El odio de los ayatolás contra las democracias no es resultado de la política de Estados Unidos respecto de Irán en sí, sino la consecuencia de la ideología fundamentalista islámica, expresada en términos similares por la Hermandad Musulmana en las primeras décadas del siglo XX, por los ayatolás a fines de los 70, por Hezbollah y Hamas desde mediados de los 80 y por todos ellos más Al Qaeda, EI y Boko Haram en el siglo XXI: la libertad de expresión, la diversidad sexual, las costumbres liberales, la propiedad privada y el Estado de derecho son abominaciones del Gran Satán, Estados Unidos, que pervierten el mundo. Nada de lo que hagamos los habitantes de las democracias liberales, excepto cumplir la Sharia como estos grupos y Estados la entienden, nos librará de su guerra santa. Argentina, como la democracia más representativa de la región, ha sufrido el azote del fundamentalismo islámico en dos tristemente célebres ocasiones: la destrucción de la Embajada de Israel en 1992, y el atentado contra la AMIA en 1994.
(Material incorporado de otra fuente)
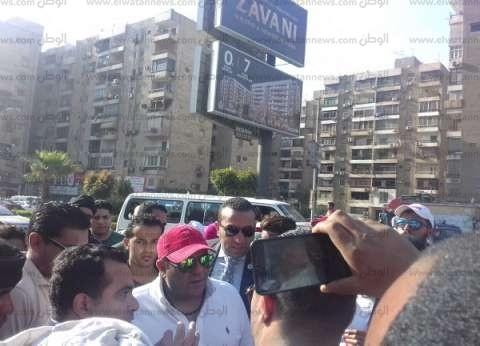 بالصور| محمد فؤاد يوزع الشاي أمام لجنته الانتخابية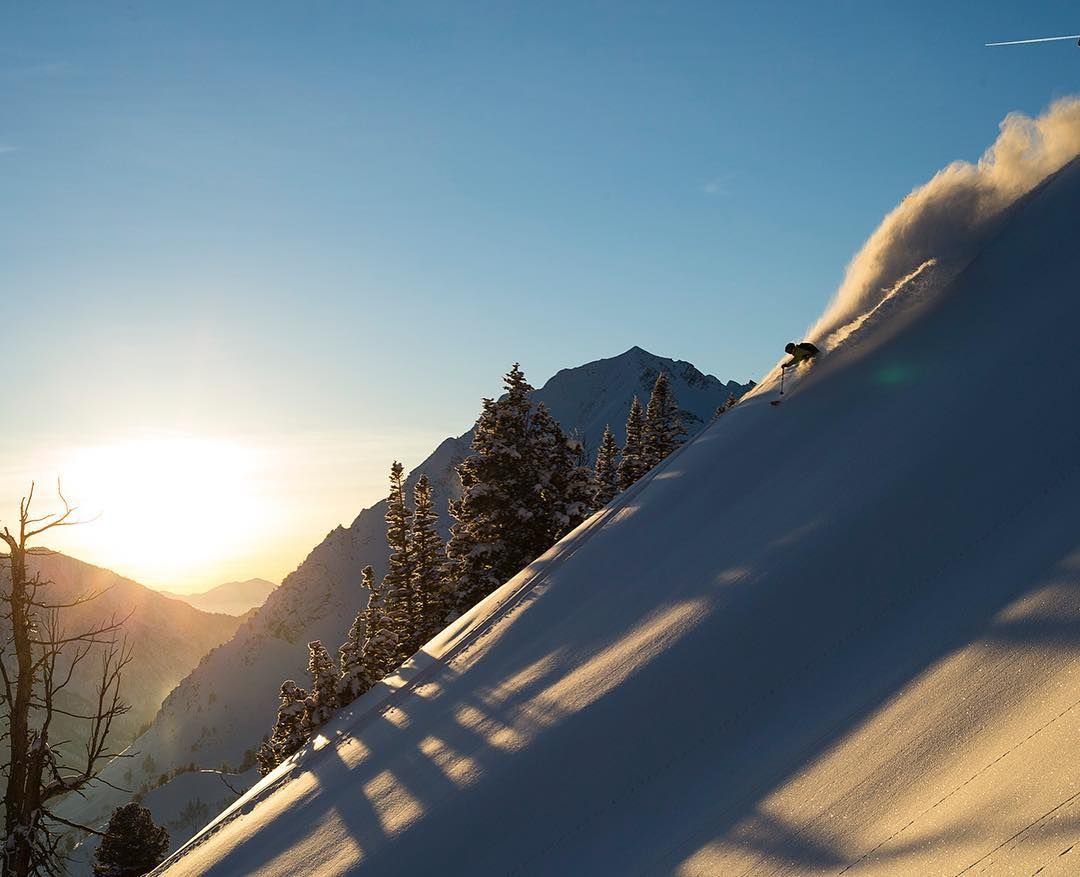 Powder daydreaming.  #winteriscoming #embracethestorm  Skier: @ericbalken PC: @acpictures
Obama, como en su momento Jimmy Carter y como Reagan durante el Irangate, está barajando la estrategia del apaciguamiento. En este contexto opaco aparece, sin invitación, por decisión autónoma, el lado argentino del triángulo: la presidenta Cristina Fernández de Kirchner, el canciller Héctor Timerman, el piquetero oficialista Luis D’Elía, acusados por el fallecido fiscal Nisman de planear una maniobra de encubrimiento con los mismos acusados de atentar contra la AMIA, junto a las espadas mediáticas del oficialismo, declaman: “Si Estados Unidos negocia con Irán, o al menos anuncia que lo intenta, ¿por qué no nosotros?”. Van mucho más lejos aún: “Israel, que prefiere el conflicto con Irán, ha hecho lo imposible por embarrar la cancha con la muerte del fiscal Nisman, para mantenernos en un estado de tensión con quienes, de otro modo, como bien lo grafican las conversaciones entre Yussuf y Luis, serían nuestros estupendos amigos iraníes”. Disparatadas podría ser un adjetivo elegante para calificar estas teorías, si no fuera porque se trata de un peligroso intento de manipulación de la opinión pública argentina.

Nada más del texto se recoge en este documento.